TASK DIRECTIONS →
Write the next part of the story about the Prophet Jeremiah's midnight visit, starting right after its last sentence.

DOCUMENT →
Sunday, May 22, 2016

Behar: The Prophet Jeremiah, Kirby the Shih Tzu, and Me

Behar

            Racked as I was with worries over the fate of Israel—would there ever be peace in the World, and in the Middle East in particular? And wondering what sort of d’var Torah (Torah commentary) to write for this week’s Temple Sholom newsletter, I sat up ‘til late, reading and re-reading the Parsha/Torah Portion—what could I possibly have to say about Sabbatical years or Jubilees? I was no farmer, nor a farmer’s son. The hours crept by, and it grew late; my head started to nod….
           
Off to the side of my book-crammed study, in the antique bentwood postoffice-style chair that resembled my Grandpa Henry’s z’l, I suddenly saw I was not alone. There the Prophet sat: wrinkly-eyed, long-bearded, but not old: indeed, he resembled the yeshiva-bochur type I knew, from the Arthur Szyk paintings of him. His right hand held an official-looking scroll—parchment, and bearing a great clay seal, with leather ribbons dangling.

It was Jeremiah, author of the Haftorah, the Prophetic Portion for this Shabbat.

The Prophet’s eyes were closed; did I dare awaken him? I looked at the clock; it was almost midnight, and I had to teach the next day. Kirby, our little brown Shih Tzu, lay on his pillow by the file cabinet; gingerly, he crept over, smelling the fresh-leather-cardamom-cinnamon scent of the Shuk, the old Jerusalem Market, on the stranger’s clothing. He licked Jeremiah’s hand, and wagged his tail.

The Man of God stirred in his sleep, and his lips moved, but I heard no sound.
           
Half-boldly, I reached out and gently tapped the Prophet’s knee. He snorted through his mustache, opened his eyes, yawned, and saw me. He looked around, slowly and confusedly.
           
“Am I—home? Is this Anatote, my home village?” he asked, in the accents of a Jerusalemite, dropping the scroll and stretching. Kirby backed away, retreating to his bed.
           
Amazingly, I could understand him, despite his speaking Hebrew in the style of 605 BCE.
           
“Milord Prophet Jeremiah, you are far from home,” I said, as softly as I could, so as not to startle him.
           
He frowned slightly, looked around, his glance lingering on the computer screen, electric lights, bookshelves, and, in particular, the rotating fan above—he shook his head slowly at that—“What powers that dervish-whirler? I see no boy-servant about,”—but turned back to me.

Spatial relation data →

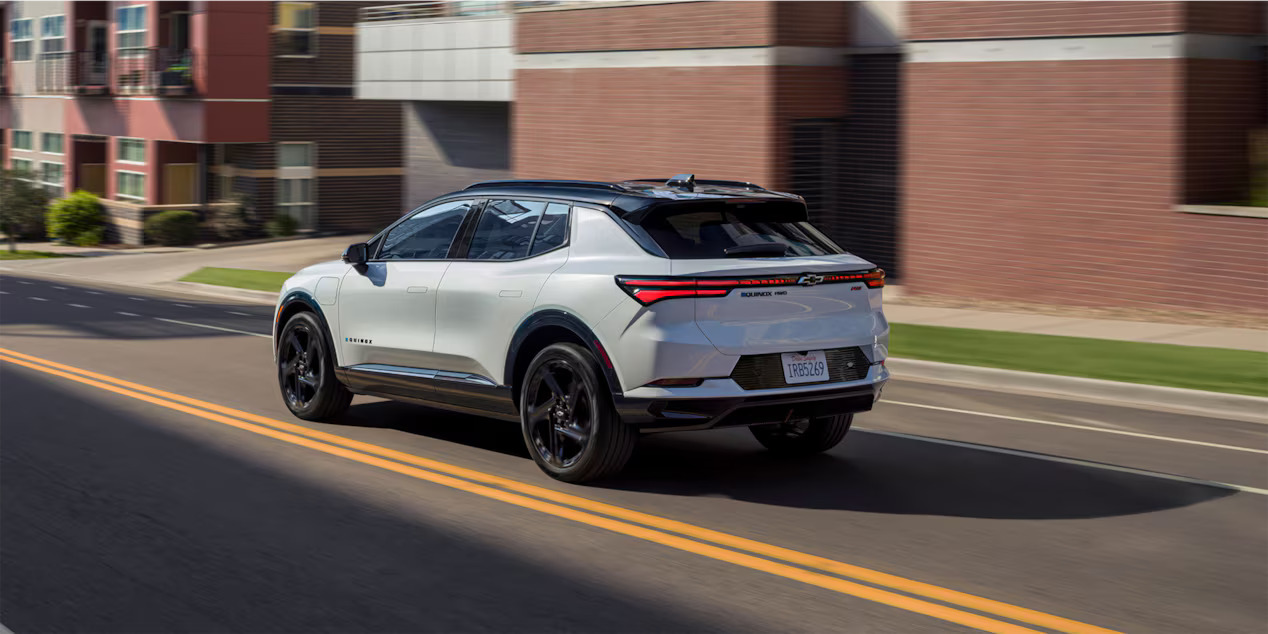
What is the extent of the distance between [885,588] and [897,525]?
3.92ft

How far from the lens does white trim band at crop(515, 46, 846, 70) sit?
75.2 feet

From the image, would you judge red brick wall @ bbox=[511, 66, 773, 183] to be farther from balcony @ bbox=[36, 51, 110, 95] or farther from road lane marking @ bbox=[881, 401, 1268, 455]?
balcony @ bbox=[36, 51, 110, 95]

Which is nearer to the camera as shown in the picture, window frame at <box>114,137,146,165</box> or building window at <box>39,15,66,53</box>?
window frame at <box>114,137,146,165</box>

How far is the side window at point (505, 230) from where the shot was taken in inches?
339

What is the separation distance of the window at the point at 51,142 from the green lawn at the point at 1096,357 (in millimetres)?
44331

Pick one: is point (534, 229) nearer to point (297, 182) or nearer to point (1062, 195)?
point (1062, 195)

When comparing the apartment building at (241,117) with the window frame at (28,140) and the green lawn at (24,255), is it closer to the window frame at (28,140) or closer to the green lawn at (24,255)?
the green lawn at (24,255)

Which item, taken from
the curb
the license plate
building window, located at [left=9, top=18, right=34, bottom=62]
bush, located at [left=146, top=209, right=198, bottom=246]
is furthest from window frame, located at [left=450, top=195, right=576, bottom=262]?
building window, located at [left=9, top=18, right=34, bottom=62]

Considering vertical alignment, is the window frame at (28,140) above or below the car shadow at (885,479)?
above

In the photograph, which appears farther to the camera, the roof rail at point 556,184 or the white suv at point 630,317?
the roof rail at point 556,184

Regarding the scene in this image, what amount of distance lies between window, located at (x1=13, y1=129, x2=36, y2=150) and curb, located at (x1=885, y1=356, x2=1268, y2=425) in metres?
50.4

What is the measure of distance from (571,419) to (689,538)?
4.62ft

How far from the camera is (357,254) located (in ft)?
32.2

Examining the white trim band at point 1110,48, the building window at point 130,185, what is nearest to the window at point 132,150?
the building window at point 130,185
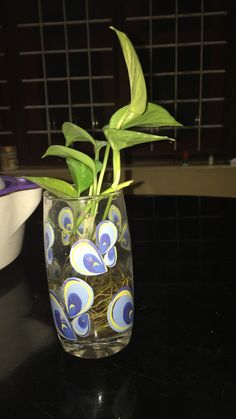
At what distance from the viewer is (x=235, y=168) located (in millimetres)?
2258

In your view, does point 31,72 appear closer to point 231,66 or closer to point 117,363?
point 231,66

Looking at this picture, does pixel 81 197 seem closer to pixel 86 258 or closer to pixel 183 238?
pixel 86 258

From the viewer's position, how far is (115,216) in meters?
0.36

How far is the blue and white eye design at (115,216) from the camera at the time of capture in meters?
0.36

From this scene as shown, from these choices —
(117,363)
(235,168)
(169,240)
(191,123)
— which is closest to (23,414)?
(117,363)

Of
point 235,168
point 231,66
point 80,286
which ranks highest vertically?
point 231,66

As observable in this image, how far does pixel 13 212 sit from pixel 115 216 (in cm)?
22

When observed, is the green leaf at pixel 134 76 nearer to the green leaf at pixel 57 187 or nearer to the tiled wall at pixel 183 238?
the green leaf at pixel 57 187

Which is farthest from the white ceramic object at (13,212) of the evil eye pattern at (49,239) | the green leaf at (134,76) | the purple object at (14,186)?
the green leaf at (134,76)

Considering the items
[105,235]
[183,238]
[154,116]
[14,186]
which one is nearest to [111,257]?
[105,235]

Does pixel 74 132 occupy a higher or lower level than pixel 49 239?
higher

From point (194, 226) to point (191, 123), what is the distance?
1.81 m

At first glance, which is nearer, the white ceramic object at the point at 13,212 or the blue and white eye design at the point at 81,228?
the blue and white eye design at the point at 81,228

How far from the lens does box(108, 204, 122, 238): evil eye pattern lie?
1.18 ft
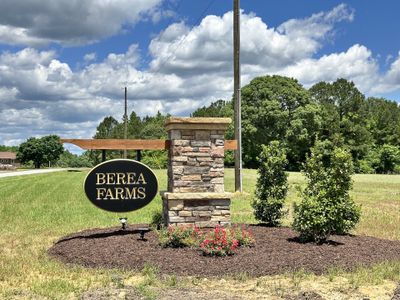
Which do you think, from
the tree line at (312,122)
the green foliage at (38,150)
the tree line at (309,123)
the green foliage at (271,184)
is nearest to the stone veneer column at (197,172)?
the green foliage at (271,184)

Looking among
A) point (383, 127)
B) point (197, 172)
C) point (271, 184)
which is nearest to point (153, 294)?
point (197, 172)

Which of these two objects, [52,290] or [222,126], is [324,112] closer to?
[222,126]

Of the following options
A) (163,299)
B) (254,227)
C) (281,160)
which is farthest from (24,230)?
(163,299)

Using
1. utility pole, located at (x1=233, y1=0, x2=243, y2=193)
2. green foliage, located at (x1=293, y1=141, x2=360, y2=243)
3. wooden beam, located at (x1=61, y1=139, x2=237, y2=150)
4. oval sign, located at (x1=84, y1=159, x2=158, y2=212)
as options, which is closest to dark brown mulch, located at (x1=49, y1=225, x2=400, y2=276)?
green foliage, located at (x1=293, y1=141, x2=360, y2=243)

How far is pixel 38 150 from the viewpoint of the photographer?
103 meters

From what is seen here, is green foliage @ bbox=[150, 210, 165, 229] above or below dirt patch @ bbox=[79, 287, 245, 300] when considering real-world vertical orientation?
above

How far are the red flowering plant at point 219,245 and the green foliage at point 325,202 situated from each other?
5.37 ft

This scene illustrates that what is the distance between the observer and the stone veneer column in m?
10.2

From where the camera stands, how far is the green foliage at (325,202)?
9602 mm

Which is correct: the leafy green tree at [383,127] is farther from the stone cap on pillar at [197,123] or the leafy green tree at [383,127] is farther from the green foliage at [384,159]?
the stone cap on pillar at [197,123]

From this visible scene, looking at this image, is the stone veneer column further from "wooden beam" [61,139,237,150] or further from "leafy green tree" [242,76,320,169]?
"leafy green tree" [242,76,320,169]

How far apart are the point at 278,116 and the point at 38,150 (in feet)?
218

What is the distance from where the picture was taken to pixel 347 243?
32.5ft

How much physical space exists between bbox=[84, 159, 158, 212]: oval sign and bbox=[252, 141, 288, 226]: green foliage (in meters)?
2.72
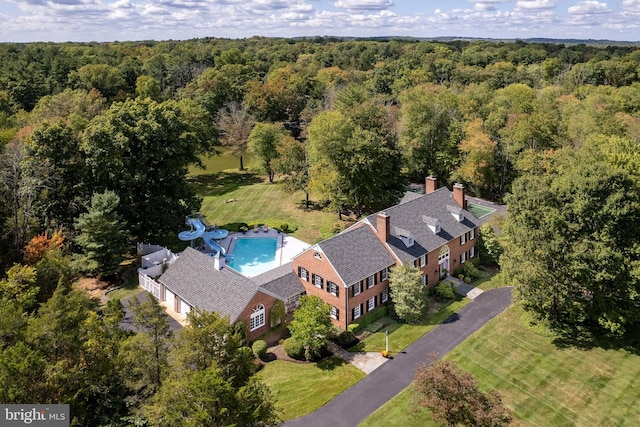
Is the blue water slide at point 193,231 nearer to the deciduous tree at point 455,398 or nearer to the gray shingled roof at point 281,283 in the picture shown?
the gray shingled roof at point 281,283

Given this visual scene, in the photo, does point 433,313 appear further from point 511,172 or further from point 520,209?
point 511,172

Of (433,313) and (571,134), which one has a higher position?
(571,134)

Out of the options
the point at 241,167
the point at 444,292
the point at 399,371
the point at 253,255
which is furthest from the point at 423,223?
the point at 241,167

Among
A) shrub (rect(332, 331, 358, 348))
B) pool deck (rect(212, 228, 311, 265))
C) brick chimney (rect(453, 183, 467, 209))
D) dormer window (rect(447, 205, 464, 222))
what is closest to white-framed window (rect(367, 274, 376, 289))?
shrub (rect(332, 331, 358, 348))

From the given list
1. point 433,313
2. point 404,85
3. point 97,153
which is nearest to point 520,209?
point 433,313

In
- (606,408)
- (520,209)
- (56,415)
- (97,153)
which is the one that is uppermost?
(97,153)

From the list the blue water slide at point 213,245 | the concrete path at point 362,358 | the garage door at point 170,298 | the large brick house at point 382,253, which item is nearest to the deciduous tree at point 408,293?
the large brick house at point 382,253
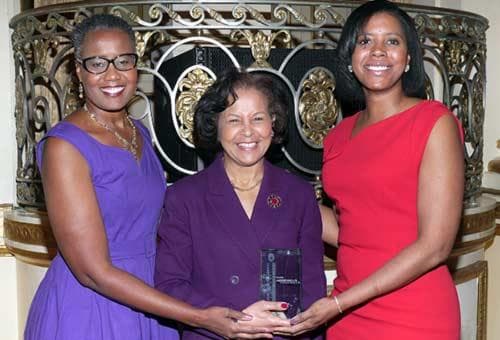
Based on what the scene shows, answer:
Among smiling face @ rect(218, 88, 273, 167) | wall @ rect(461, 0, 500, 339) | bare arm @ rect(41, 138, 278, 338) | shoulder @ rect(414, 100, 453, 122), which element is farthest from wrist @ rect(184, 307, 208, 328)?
wall @ rect(461, 0, 500, 339)

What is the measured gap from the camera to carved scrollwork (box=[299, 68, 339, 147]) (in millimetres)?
3449

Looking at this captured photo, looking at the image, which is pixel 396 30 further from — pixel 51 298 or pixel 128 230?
pixel 51 298

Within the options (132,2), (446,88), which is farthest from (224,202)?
(446,88)

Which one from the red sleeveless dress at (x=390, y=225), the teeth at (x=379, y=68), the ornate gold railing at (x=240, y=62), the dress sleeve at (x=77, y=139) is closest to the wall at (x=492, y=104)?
the ornate gold railing at (x=240, y=62)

EXPECTED OUTPUT →
           
“All things are possible; all is in the Hands of God,” he said, “And I, a Prophet of God, am compelled to speak, in His Name. Who are you?”
           
“Also a servant of God,” I said, “And David is my name. I am one who is eager to listen and learn. Will Israel survive and go on, following the threats and verbal accusations?”
           
“Of course!” he said, “But there will be—wars. And rumors of wars. I wish—I wish I could have stayed, a simple kohen, a priest, in Jerusalem. But the soldiers came; first, those of Asshur, Assyria. And now, Bav-El, the Babylonians, under that maniac, Nebuchadnezzar….They are many; we, but few. God ordered me to become His Prophet; who can resist the Call of God? But our king will not listen to me….”
           
He brightened, suddenly. “But I have faith, faith in the Lord God. And look you, look at this!” He thrust the parchment at me: despite its being in K’tav Ivri, the ancient Hebrew script, I could see that it was, most clearly, a Bill of Sale, for Jeremiah’s cousin Chanamel, having sold his field at Anatote, Jeremiah’s hometown, for 17 silver shekalim.
           
“This is the proof, Sir David,” Jeremiah said, his hands shaking slightly, as he brandished the parchment at me, “for who would be so bold—or foolish, as to purchase a field, in a country about to be invaded? Answer me that! And I will deliver this deed, when the Lord God shall deem me ready to return to my own time, to Baruch ben Neriyah, the scribe and notary, who shall place it in a sealed jar, as is right and proper. For no Chaldean, no Babylonian, shall place a foul hand upon the Holy Land of Israel.”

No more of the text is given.